The latest anticancer compounds could prove to be effective drugs if they are protected in an organic jacket, claim researchers in Australia. The suggestion is offered by Grant Collins and colleagues from the University of New South Wales, Campbell, as a solution to problems encountered with platinum complexes during clinical trials. 

The complexes, containing two or three platinum centres, work by binding to cell DNA and inhibiting its replication. Preliminary tests have shown that they are more active than some clinically-used drugs and will act against cells that are resistant to drugs such as cisplatin. Unfortunately, their binding properties mean that they also bind to the thiol (-SH) groups of proteins in the bloodstream. Once bound, the complexes degrade to an inactive form, as they lose a ligand that links two platinum centres together. 
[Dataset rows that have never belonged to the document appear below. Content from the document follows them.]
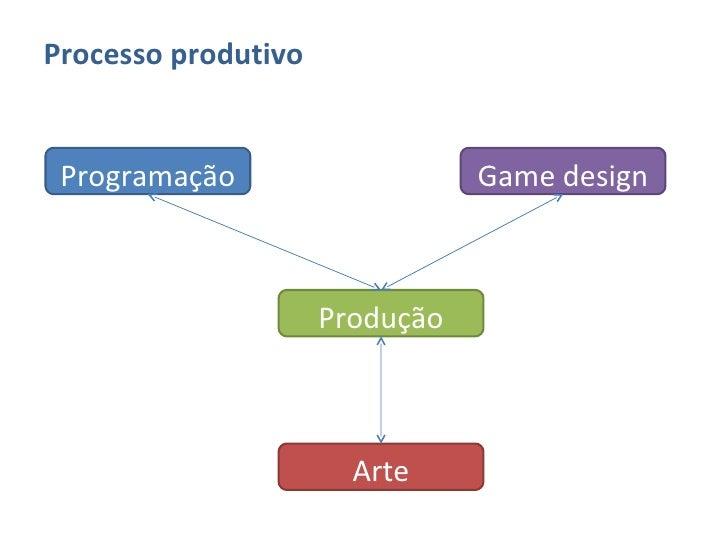 <ul><li>Processo produtivo </li></ul>Programação Game design Arte Produção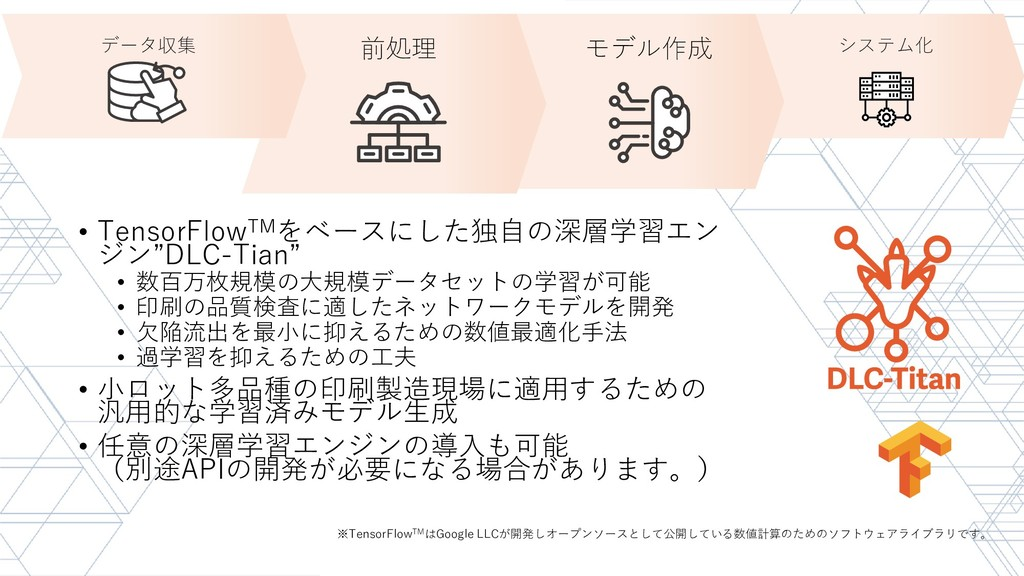 データ収集 前処理 モデル作成 システム化 • TensorFlowTMをベースにした独自の深...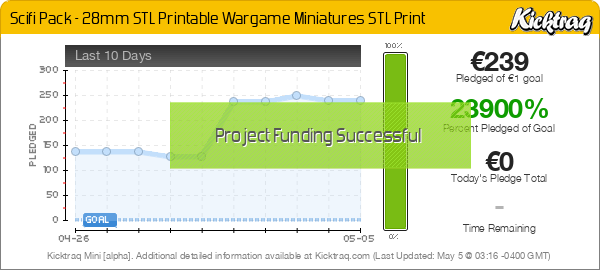 Scifi Pack - 28mm STL Printable Wargame Miniatures STL Print - Kicktraq Mini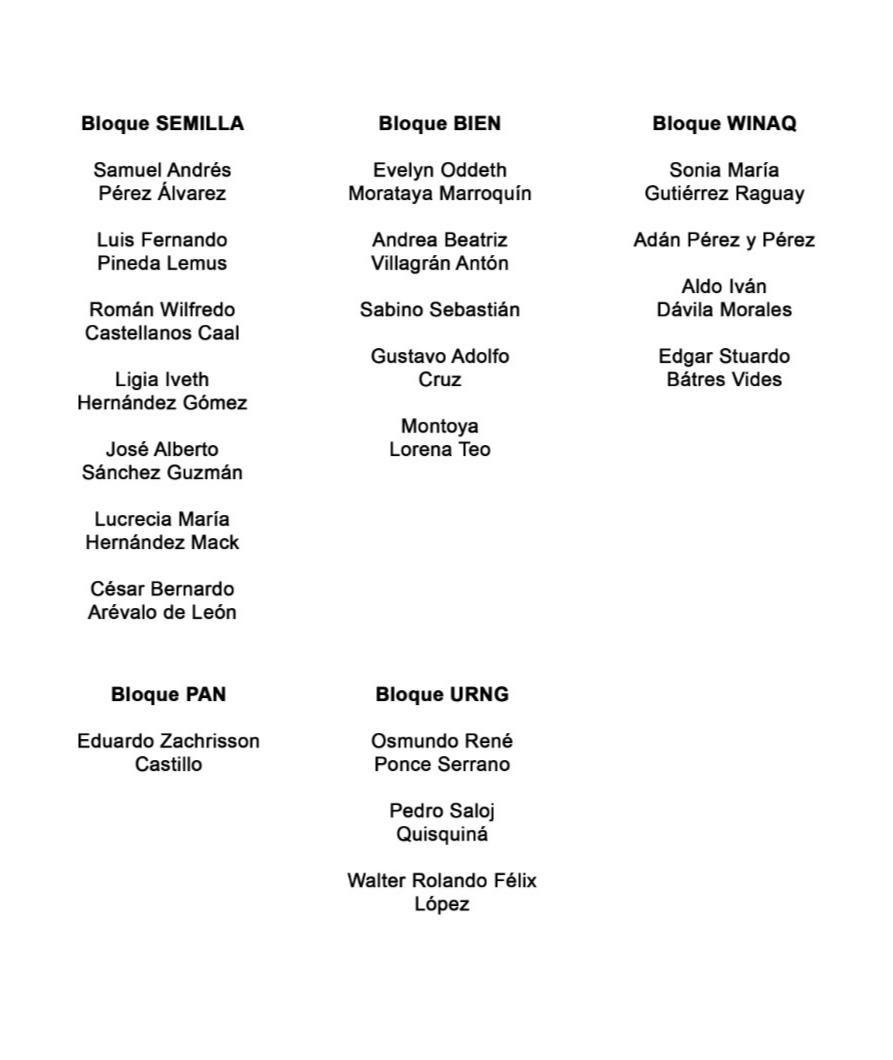 test Twitter Media - #AHORA 20 diputados piden al Congreso no elegir hasta que resuelva la CC. Señalan que el sistema se encuentra cooptado por grupos que promueven la impunidad. https://t.co/IUHz6HTdHf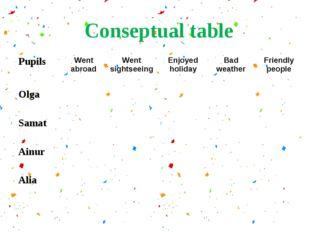 Conseptual table PupilsWent abroadWent sightseeingEnjoyed holidayBad weat
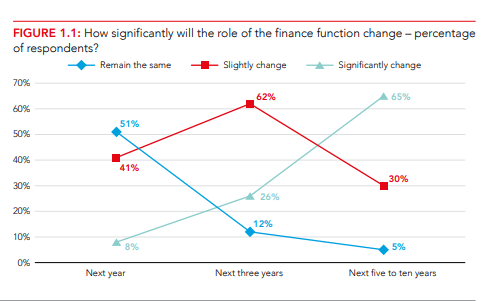 how significantly will the role of finance function change
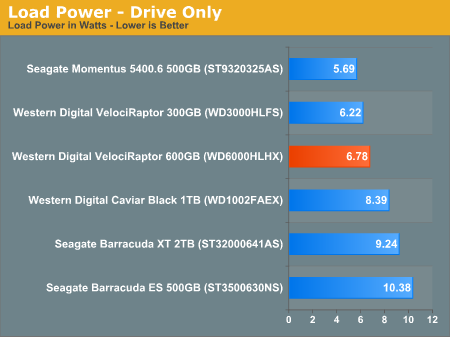 Load Power - Drive Only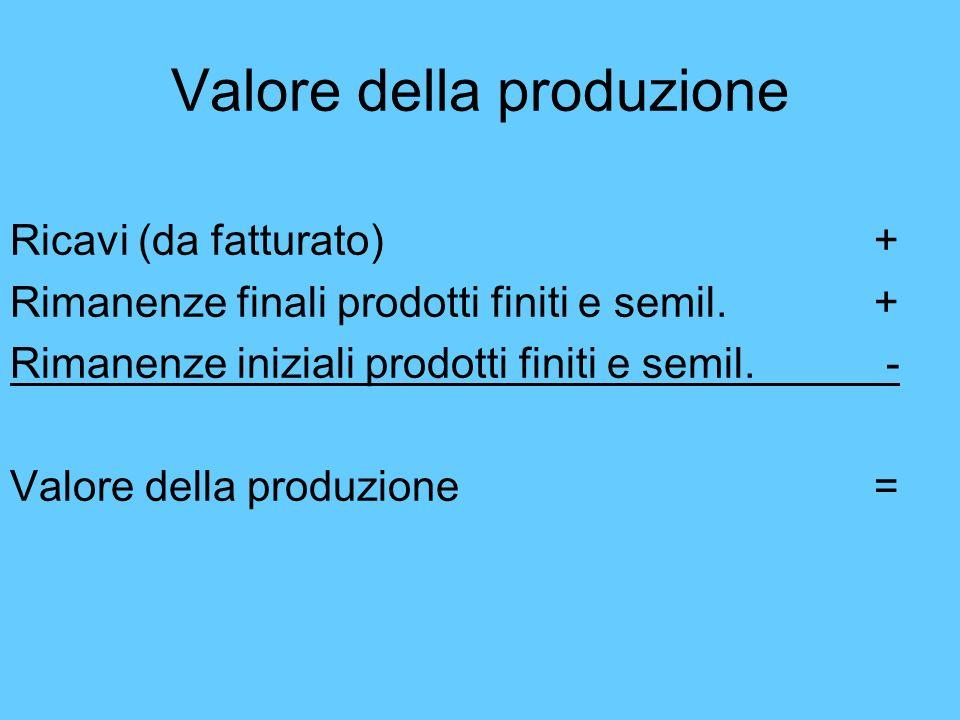 Valore della produzione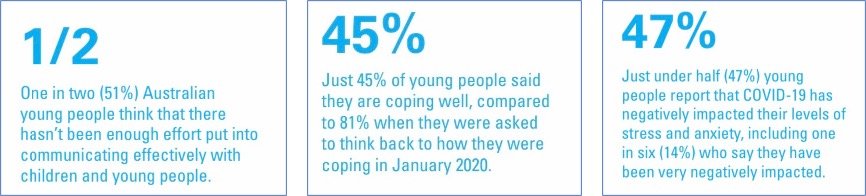 text graphic reads one in two Australian young people think that there hasn't been enough effort put into communicating effectively with children and young people. Just 45% of young people said they are coping well, compared to 81% when they were asked to think back to how they were coping in January 2020. Just under half (47%) of young people report that covid19 has negatively impacted their levels of stress and anxiety, including one in six who say they have been very negatively impacted.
Anticancer compounds protected by an organic jacket should prove more effective.

Anticancer compounds protected by an organic jacket should prove more effective.

Outlining their method, Collins explained how 'encapsulating the [complexes] inside cucurbiturils, barrel-shaped molecules that can bind guest molecules, is a potential approach to protecting them from reaction with blood proteins.'

The team used NMR spectroscopy to study how the complexes fit inside the cucurbituril molecules. They also used the technique to measure how quickly thiol compounds degrade a complex, by monitoring changes in its spectrum after a thiol, such as cysteine, had been added. The complex was attacked much more slowly once it had been encapsulated, showing that it was being protected by the cucurbituril.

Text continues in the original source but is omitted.